**What to do:** Nothing below is to be printed except the lines between the line holding "канализационный запорный клапан" and the line holding "Delhi Literature Festival", inclusive, each exactly as it appears.

---------- Input material

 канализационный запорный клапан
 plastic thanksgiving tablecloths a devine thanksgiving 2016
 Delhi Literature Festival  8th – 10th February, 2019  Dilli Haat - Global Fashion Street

--------------------
---------- Input material

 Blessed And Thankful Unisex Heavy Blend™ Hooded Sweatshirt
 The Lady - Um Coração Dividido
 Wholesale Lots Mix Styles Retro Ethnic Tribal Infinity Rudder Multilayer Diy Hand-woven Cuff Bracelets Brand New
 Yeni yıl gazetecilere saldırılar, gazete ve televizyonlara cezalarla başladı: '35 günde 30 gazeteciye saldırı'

--------------------
---------- Input material

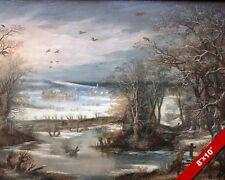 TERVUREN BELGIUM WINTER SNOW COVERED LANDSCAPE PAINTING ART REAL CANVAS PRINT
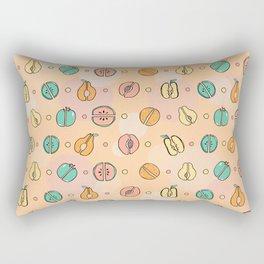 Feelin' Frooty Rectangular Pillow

--------------------

**Your solution:**
 канализационный запорный клапан
 plastic thanksgiving tablecloths a devine thanksgiving 2016
 Delhi Literature Festival  8th – 10th February, 2019  Dilli Haat - Global Fashion Street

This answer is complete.